■ 本文抜粋
+ + +

ここしばらく、筆者の会社の確定申告(決算)を行っていました。
決算書の中には、文章で説明しなければならない書類(法人事業概況説明書)もあります。

この説明は、読者である税務署の職員さんに正しく伝わるように書き方が要りますが、これが意外に難しい。
誤解されないように、でも堅くなりすぎないように。たった数行なのに、chatGPTの助けももらいながら、悩み悩み書きました。

この「伝わるように書く」という難しさは、どんな文章でも同じでしょう。
今回は、前回のマニアックな話の反動というわけではありませんが、少し肩の力を抜いて、「専門バカにならない書き方」についてお話します。


1. 専門バカ

専門バカという言い回しがあります。 これは、高度な専門技術を持つ人ほど陥りがちなワナです。 同業者なら、当然のコトバなのに、世間では全く認知されていない――そんな言葉なんていくらでもあります。 だからといって、その用語をそのまま使うと、聞かされる方はたまったもんじゃありません。 「なんだよ、専門用語ならべて、えらそうにしやがって」 「熱心に話してるのをさえぎるのも悪いもんな...」 話す側に悪気がなくても、これでは互いに疲れてしまいます。 確かに知識をひけらかすような話のしかたをする人もいます。 でも、多くの技術者や研究者は、相手に合わせた話ができていない、だけなのだと思います。

2. 読者を知る

「専門バカ」と言われるような方でも対面で話をすると、実に丁寧にわかりやすく話ができる方もおられます。 これ、相手の反応を見て、話のレベル調整ができるからなんですね。 ところが、講演会のように多数を相手に話をする場合、そうはいきません。 ましてや、「がんばりすぎないセキュリティ」のように、文章で書くとなると難易度はさらに上がります。 なので、筆者は文を書く時に読者を思い浮かべながら書いています。 マーケティング分野でよく言われる「ペルソナ」ってやつですね。 ご存知の方も多いと思いますが、お店なんかを運営する時には、多数に「まあまあ」と思ってもらうより、少数でも深く刺さる方が成功する、という話がありますよね。 ペルソナってのは、その深く刺さりそうな人を模索、設定することです。35才の女性、既結婚、子供が2人、...みたいな、キャラ設定ですね。 このマガジンの例ですが、筆者と面識のある方が多数おられます。 お客様、セミナーで出合った方、取引先のご担当、バーのマスター、などなど。 こういった具体的な顔(ペルソナ)を思い浮かべれば、その方にとってわかりやすい文章になる。筆者はそう思いながら、いつも書いています。

3. ギャップを埋める

誰だって、知らないことは話せません。 あたりまえです。 じゃあ、専門家ならできるのか? これも、必ずしも「はい」とは言いきれません。 上で書いた通り、読者の知識や前提がイメージできたとしても、それを相手にわかる表現に落とし込む作業、つまり、両者のギャップを埋めなければいけません。 これが意外にも難しい作業なのです。 なぜなら、そこには専門文野とは違ったスキル――伝えるための言葉選び、適切な例え、といった「創造力」が必要になるからです。 ですが、これを身に付けるには、鍛練が必要です。 筆者は過去に多数のメール、それも相手にわかってもらいたいメール、考えてもらわないといけないメールを書いてきました。 相手にわかってもらうための訓練をさんざん繰り返してきていたのですね。 学者にも二つのタイプがあると聞きます。 先端の研究を得意とするタイプと、その成果を噛み砕いて説明できるタイプ。 筆者は明らかに後者に属していて、ギャップを埋めるのが得意なのでしょう。 こう考えると、専門家として先端をつき進んでいる方に、「もっと、わかりやすく説明してよ」というのは、ないものねだりなのかもしれませんね。

+ + +

■ 提供資料

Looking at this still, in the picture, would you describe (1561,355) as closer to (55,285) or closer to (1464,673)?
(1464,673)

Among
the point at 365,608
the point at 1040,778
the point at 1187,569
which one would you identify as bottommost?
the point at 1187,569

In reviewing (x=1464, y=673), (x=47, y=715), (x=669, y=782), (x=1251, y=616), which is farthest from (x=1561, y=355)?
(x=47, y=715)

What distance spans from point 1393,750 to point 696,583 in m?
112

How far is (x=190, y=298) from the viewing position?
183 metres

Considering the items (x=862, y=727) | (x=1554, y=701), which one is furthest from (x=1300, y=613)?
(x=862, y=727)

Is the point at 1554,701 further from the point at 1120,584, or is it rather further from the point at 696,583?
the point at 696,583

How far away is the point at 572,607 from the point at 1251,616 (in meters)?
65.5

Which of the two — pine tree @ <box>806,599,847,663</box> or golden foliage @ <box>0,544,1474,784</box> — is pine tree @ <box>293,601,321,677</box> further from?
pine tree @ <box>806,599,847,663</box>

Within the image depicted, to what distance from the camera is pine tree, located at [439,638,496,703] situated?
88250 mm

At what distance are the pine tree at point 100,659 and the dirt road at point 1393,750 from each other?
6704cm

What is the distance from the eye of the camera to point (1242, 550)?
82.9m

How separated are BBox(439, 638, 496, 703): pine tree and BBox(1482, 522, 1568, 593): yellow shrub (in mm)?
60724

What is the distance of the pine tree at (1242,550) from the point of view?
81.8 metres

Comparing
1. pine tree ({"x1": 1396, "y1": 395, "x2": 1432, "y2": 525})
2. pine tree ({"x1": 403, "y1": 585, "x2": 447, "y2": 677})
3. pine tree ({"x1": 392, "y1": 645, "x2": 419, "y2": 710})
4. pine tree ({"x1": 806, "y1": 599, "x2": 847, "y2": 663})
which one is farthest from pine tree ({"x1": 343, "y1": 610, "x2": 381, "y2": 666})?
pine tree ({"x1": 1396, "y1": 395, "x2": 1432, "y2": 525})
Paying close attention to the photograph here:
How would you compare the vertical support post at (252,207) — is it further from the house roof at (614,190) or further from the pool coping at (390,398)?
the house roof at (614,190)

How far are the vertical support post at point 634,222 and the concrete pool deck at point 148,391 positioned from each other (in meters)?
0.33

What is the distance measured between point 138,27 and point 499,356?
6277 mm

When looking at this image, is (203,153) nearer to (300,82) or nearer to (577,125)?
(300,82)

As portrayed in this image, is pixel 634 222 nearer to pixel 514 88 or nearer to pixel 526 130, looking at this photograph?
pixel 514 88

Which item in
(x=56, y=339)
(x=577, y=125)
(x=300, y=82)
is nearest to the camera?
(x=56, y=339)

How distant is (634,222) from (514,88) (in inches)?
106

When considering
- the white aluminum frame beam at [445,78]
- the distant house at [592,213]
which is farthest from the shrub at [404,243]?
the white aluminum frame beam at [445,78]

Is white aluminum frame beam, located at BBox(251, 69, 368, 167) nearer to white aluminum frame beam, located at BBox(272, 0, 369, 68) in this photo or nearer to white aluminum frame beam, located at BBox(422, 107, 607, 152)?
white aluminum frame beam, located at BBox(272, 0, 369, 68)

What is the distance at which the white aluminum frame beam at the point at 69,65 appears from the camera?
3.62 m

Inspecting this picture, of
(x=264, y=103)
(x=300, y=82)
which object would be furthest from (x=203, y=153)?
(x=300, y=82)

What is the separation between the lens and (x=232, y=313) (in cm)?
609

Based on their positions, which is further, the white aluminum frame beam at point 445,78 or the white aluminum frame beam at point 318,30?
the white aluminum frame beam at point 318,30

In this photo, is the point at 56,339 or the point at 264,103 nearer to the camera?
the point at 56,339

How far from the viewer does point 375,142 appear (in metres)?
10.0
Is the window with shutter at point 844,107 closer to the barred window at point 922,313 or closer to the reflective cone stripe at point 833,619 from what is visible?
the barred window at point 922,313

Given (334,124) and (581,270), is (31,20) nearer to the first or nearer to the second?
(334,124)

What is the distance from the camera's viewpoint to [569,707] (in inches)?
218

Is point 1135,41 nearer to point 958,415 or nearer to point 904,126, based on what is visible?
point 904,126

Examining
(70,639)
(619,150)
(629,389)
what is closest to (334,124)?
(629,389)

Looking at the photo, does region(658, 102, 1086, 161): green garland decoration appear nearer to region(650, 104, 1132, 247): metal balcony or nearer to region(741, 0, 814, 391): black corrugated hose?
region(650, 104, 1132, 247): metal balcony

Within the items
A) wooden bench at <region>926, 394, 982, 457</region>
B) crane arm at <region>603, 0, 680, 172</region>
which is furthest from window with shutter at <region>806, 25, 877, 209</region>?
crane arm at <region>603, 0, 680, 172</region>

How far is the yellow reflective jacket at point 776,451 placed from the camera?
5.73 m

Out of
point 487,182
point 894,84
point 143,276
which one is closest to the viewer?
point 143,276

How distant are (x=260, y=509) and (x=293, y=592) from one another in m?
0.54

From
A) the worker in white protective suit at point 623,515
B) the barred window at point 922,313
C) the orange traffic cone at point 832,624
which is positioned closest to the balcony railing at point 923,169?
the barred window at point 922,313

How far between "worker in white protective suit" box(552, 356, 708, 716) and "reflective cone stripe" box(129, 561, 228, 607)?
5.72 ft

+ + +

■ 記述問題
本文抜粋で、筆者が文章を書くときに思い浮かべる具体的な読者像は、マーケティング分野で何と呼ばれていますか。

■ 解答
「ペルソナ」と呼ばれています。